In a June 17 article, Billboard stated, “A memo to agents outlines sweeping changes that dramatically shift the balance of power back to promoters in the post-pandemic world,” noting that the COVID-19 crisis saw Live Nation racking up billions in losses. According to their financials, in 2019, Live Nation generated a total of US$11.55 billion in revenue, up from US$10.79 billion a year earlier.
Booking agent Jerome Hamilton told The Gleaner that some of the changes are understandable and pointed out that contracts are negotiable, based on the power of the artiste. Hamilton, who has international dancehall star Sean Paul on his roster, mentioned that it would be the ‘bigger-name’ reggae acts who would be directly affected. “Live Nation has been operating on a straight business model, and now that model has been shattered. There are now doubts about money — when and how it will be made. The part of the memo that I see as a standout is the paying back of double the fee if an artiste cannot attend a concert. I have never seen that on any Live Nation contract before,” he shared. The industry norm, he said, would be for the artiste to return in full whatever money had been paid over by the promoter.
McGregor explained why more reggae artistes would be affected: “These new rules will definitely affect us in a negative way because we constantly use venues owned by them (Live Nation), so the same procedures will be applied to us.” Live Nation has a presence in over 200 venues across North America and owns more than 25 per cent of UK festivals with higher than 5,000 capacity.
Hamilton also sounded a general warning.
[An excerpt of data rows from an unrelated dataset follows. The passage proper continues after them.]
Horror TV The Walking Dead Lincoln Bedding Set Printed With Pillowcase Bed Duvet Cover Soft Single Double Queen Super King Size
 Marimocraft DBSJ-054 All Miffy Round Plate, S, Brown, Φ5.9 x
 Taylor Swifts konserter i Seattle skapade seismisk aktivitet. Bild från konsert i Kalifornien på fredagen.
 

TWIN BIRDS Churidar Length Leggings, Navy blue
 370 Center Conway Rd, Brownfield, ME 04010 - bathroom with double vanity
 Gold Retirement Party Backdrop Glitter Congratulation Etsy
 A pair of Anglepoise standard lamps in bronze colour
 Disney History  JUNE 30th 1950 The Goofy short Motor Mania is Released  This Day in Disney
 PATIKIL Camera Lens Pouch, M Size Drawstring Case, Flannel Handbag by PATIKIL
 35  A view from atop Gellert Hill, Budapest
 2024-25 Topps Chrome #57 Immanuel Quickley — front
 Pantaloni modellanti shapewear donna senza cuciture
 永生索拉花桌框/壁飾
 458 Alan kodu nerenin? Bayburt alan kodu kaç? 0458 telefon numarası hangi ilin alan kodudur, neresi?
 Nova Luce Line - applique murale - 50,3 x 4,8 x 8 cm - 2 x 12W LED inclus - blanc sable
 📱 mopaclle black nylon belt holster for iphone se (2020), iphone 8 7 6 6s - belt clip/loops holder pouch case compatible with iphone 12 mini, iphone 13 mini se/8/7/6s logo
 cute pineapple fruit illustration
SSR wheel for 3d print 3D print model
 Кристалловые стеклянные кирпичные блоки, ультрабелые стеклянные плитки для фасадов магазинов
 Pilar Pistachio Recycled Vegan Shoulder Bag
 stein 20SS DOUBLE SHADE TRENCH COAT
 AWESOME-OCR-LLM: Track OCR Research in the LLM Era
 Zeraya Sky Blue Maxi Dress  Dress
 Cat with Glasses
He stated that with show business becoming more costly and more risky, some companies are hibernating or are remodelling themselves and coming back smaller. “Show business has to get a critical mass for it to be worthwhile, and with venues having to reduce the number of patrons and supply more inputs, entertainment is going to be less attractive. A lot of independent promoters will have to make a decision about whether or not they want to remain promoters,” he said.
McGregor concluded, “One thing is sure: where there’s a will, there’s got to be a way, and if God is for us, who can be against us?”
Pre-COVID, Michael Rapino, president and chief executive officer of Live Nation, shared the company’s 2020 outlook. “In summary, 2019 was another strong year for Live Nation – building our global concerts business and driving growth in our high-margin venue, sponsorship, and ticketing businesses. Looking at 2020, we believe that our double-digit fan and show count growth so far this year against a backdrop of very high artiste activity across all venue types and markets sets up our flywheel to deliver another year of strong global growth.”